[What to work on] Rewrite the lines below as a numbered list, omitting the blank lines.
-- Provided data start --
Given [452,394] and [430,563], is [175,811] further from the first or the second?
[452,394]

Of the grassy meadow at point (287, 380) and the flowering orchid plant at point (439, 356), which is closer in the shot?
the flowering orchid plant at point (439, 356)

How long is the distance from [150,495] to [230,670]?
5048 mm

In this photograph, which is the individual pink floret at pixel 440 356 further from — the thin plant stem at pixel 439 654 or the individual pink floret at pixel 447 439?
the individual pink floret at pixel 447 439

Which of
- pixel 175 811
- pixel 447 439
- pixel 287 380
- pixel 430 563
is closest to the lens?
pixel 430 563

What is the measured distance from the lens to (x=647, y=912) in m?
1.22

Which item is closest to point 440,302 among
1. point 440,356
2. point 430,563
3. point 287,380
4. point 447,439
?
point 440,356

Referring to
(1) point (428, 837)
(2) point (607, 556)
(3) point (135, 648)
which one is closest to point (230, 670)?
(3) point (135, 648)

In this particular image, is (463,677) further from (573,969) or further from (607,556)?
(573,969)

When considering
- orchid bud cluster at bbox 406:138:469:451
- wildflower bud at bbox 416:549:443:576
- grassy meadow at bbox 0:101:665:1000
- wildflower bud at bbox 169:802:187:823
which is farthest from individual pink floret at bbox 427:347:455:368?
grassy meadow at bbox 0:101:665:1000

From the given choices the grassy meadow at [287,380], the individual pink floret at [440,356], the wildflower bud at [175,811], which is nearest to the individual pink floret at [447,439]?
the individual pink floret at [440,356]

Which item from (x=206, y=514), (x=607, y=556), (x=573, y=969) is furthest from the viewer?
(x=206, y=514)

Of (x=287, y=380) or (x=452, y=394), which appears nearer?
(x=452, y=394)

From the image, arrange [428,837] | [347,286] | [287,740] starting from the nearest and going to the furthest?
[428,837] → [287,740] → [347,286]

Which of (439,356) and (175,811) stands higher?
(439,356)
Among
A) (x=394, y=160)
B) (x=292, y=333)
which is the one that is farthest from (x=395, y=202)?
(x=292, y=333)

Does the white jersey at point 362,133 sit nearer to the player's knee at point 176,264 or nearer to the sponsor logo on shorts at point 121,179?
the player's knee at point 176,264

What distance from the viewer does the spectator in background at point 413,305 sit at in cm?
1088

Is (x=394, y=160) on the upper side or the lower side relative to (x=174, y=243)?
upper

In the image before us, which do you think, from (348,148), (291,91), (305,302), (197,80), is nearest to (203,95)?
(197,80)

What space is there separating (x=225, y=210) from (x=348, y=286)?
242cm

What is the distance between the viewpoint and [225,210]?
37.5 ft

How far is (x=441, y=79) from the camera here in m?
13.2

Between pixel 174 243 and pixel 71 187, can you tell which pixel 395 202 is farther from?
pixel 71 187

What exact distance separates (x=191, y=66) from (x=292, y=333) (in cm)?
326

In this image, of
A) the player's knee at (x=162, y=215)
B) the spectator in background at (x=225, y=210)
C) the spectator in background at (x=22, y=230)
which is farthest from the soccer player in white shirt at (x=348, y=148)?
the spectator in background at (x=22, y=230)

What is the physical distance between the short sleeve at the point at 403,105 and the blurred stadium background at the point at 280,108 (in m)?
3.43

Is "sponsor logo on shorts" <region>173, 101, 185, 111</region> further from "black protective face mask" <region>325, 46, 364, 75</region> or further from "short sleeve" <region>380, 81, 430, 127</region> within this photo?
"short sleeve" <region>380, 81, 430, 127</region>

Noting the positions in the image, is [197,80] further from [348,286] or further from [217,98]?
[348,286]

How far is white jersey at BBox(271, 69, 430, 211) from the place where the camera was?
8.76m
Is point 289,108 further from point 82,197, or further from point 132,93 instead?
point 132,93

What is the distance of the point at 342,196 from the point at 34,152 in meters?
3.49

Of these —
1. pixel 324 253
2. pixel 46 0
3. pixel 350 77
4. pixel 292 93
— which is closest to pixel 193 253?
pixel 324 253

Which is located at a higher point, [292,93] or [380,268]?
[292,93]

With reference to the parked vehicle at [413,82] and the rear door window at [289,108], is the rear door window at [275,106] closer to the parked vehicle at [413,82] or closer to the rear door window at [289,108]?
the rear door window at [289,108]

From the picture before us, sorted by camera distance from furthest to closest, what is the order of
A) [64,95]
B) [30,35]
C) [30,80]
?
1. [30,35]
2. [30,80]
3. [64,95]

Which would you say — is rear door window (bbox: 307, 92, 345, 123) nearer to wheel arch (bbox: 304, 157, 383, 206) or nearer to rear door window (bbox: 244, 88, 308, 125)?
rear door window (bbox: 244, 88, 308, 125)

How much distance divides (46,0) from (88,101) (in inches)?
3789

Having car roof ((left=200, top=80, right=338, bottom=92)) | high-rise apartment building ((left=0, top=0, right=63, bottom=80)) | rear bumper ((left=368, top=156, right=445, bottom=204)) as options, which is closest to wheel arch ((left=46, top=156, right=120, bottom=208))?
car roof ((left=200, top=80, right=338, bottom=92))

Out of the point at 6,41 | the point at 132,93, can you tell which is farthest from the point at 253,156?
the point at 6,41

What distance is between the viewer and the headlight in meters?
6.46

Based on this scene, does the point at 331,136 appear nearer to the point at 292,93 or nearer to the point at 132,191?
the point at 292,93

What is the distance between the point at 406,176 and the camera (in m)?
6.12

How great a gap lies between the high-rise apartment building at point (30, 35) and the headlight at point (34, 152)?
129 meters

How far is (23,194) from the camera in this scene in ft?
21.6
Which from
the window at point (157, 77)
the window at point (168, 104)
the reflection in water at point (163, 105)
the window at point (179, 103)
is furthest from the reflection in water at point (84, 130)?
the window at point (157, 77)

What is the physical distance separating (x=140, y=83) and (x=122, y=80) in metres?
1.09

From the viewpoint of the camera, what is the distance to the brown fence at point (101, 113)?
-- Provided data end --
[Task result]
1. Given [452,394] and [430,563], is [175,811] further from the first or the second?
2. [452,394]
3. Of the grassy meadow at point (287, 380) and the flowering orchid plant at point (439, 356), which is closer in the shot?
4. the flowering orchid plant at point (439, 356)
5. How long is the distance from [150,495] to [230,670]?
6. 5048 mm
7. In this photograph, which is the individual pink floret at pixel 440 356 further from — the thin plant stem at pixel 439 654 or the individual pink floret at pixel 447 439?
8. the individual pink floret at pixel 447 439
9. Which of
10. - pixel 175 811
11. - pixel 447 439
12. - pixel 287 380
13. - pixel 430 563
14. is closest to the lens?
15. pixel 430 563
16. What is the measured distance from the lens to (x=647, y=912) in m?
17. 1.22
18. Which item is closest to point 440,302 among
19. 1. point 440,356
20. 2. point 430,563
21. 3. point 287,380
22. 4. point 447,439
23. ?
24. point 440,356
25. Referring to
26. (1) point (428, 837)
27. (2) point (607, 556)
28. (3) point (135, 648)
29. which one is closest to point (230, 670)?
30. (3) point (135, 648)
31. In this particular image, is (463,677) further from (573,969) or further from (607,556)?
32. (573,969)
33. When considering
34. - orchid bud cluster at bbox 406:138:469:451
35. - wildflower bud at bbox 416:549:443:576
36. - grassy meadow at bbox 0:101:665:1000
37. - wildflower bud at bbox 169:802:187:823
38. which is farthest from individual pink floret at bbox 427:347:455:368?
39. grassy meadow at bbox 0:101:665:1000
40. From the given choices the grassy meadow at [287,380], the individual pink floret at [440,356], the wildflower bud at [175,811], which is nearest to the individual pink floret at [447,439]?
41. the individual pink floret at [440,356]
42. Which item from (x=206, y=514), (x=607, y=556), (x=573, y=969) is furthest from the viewer?
43. (x=206, y=514)
44. Of (x=287, y=380) or (x=452, y=394), which appears nearer?
45. (x=452, y=394)
46. From the image, arrange [428,837] | [347,286] | [287,740] starting from the nearest and going to the furthest?
47. [428,837] → [287,740] → [347,286]
48. Which of (439,356) and (175,811) stands higher?
49. (439,356)
50. Among
51. A) (x=394, y=160)
52. B) (x=292, y=333)
53. which is the one that is farthest from (x=395, y=202)?
54. (x=292, y=333)
55. Does the white jersey at point 362,133 sit nearer to the player's knee at point 176,264 or nearer to the sponsor logo on shorts at point 121,179?
56. the player's knee at point 176,264
57. What distance from the viewer does the spectator in background at point 413,305 sit at in cm?
58. 1088
59. Is (x=394, y=160) on the upper side or the lower side relative to (x=174, y=243)?
60. upper
61. In the image before us, which do you think, from (348,148), (291,91), (305,302), (197,80), is nearest to (203,95)?
62. (197,80)
63. What space is there separating (x=225, y=210) from (x=348, y=286)?
64. 242cm
65. What is the distance between the viewpoint and [225,210]?
66. 37.5 ft
67. How far is (x=441, y=79) from the camera here in m?
68. 13.2
69. Between pixel 174 243 and pixel 71 187, can you tell which pixel 395 202 is farther from?
70. pixel 71 187
71. What exact distance separates (x=191, y=66) from (x=292, y=333) (in cm)?
72. 326
73. In this image, of
74. A) the player's knee at (x=162, y=215)
75. B) the spectator in background at (x=225, y=210)
76. C) the spectator in background at (x=22, y=230)
77. which is farthest from the soccer player in white shirt at (x=348, y=148)?
78. the spectator in background at (x=22, y=230)
79. What is the physical distance between the short sleeve at the point at 403,105 and the blurred stadium background at the point at 280,108 (in m)?
80. 3.43
81. Is "sponsor logo on shorts" <region>173, 101, 185, 111</region> further from "black protective face mask" <region>325, 46, 364, 75</region> or further from "short sleeve" <region>380, 81, 430, 127</region> within this photo?
82. "short sleeve" <region>380, 81, 430, 127</region>
83. Noting the positions in the image, is [197,80] further from [348,286] or further from [217,98]?
84. [348,286]
85. How far is white jersey at BBox(271, 69, 430, 211) from the place where the camera was?
86. 8.76m
87. Is point 289,108 further from point 82,197, or further from point 132,93 instead?
88. point 132,93
89. What is the distance of the point at 342,196 from the point at 34,152 in meters?
90. 3.49
91. Of these —
92. 1. pixel 324 253
93. 2. pixel 46 0
94. 3. pixel 350 77
95. 4. pixel 292 93
96. — which is closest to pixel 193 253?
97. pixel 324 253
98. Which is located at a higher point, [292,93] or [380,268]?
99. [292,93]
100. With reference to the parked vehicle at [413,82] and the rear door window at [289,108], is the rear door window at [275,106] closer to the parked vehicle at [413,82] or closer to the rear door window at [289,108]?
101. the rear door window at [289,108]
102. From the picture before us, sorted by camera distance from furthest to closest, what is the order of
103. A) [64,95]
104. B) [30,35]
105. C) [30,80]
106. ?
107. 1. [30,35]
108. 2. [30,80]
109. 3. [64,95]
110. Which would you say — is rear door window (bbox: 307, 92, 345, 123) nearer to wheel arch (bbox: 304, 157, 383, 206) or nearer to rear door window (bbox: 244, 88, 308, 125)?
111. rear door window (bbox: 244, 88, 308, 125)
112. How much distance divides (46,0) from (88,101) (in inches)?
113. 3789
114. Having car roof ((left=200, top=80, right=338, bottom=92)) | high-rise apartment building ((left=0, top=0, right=63, bottom=80)) | rear bumper ((left=368, top=156, right=445, bottom=204)) as options, which is closest to wheel arch ((left=46, top=156, right=120, bottom=208))?
115. car roof ((left=200, top=80, right=338, bottom=92))
116. Out of the point at 6,41 | the point at 132,93, can you tell which is farthest from the point at 253,156?
117. the point at 6,41
118. What distance is between the viewer and the headlight in meters?
119. 6.46
120. Based on this scene, does the point at 331,136 appear nearer to the point at 292,93 or nearer to the point at 132,191?
121. the point at 292,93
122. What is the distance between the point at 406,176 and the camera (in m)?
123. 6.12
124. How great a gap lies between the high-rise apartment building at point (30, 35) and the headlight at point (34, 152)?
125. 129 meters
126. How far is (23,194) from the camera in this scene in ft?
127. 21.6
128. Which from
129. the window at point (157, 77)
130. the window at point (168, 104)
131. the reflection in water at point (163, 105)
132. the window at point (179, 103)
133. is furthest from the reflection in water at point (84, 130)?
134. the window at point (157, 77)
135. What is the physical distance separating (x=140, y=83) and (x=122, y=80) in metres?
136. 1.09
137. From the viewpoint of the camera, what is the distance to the brown fence at point (101, 113)?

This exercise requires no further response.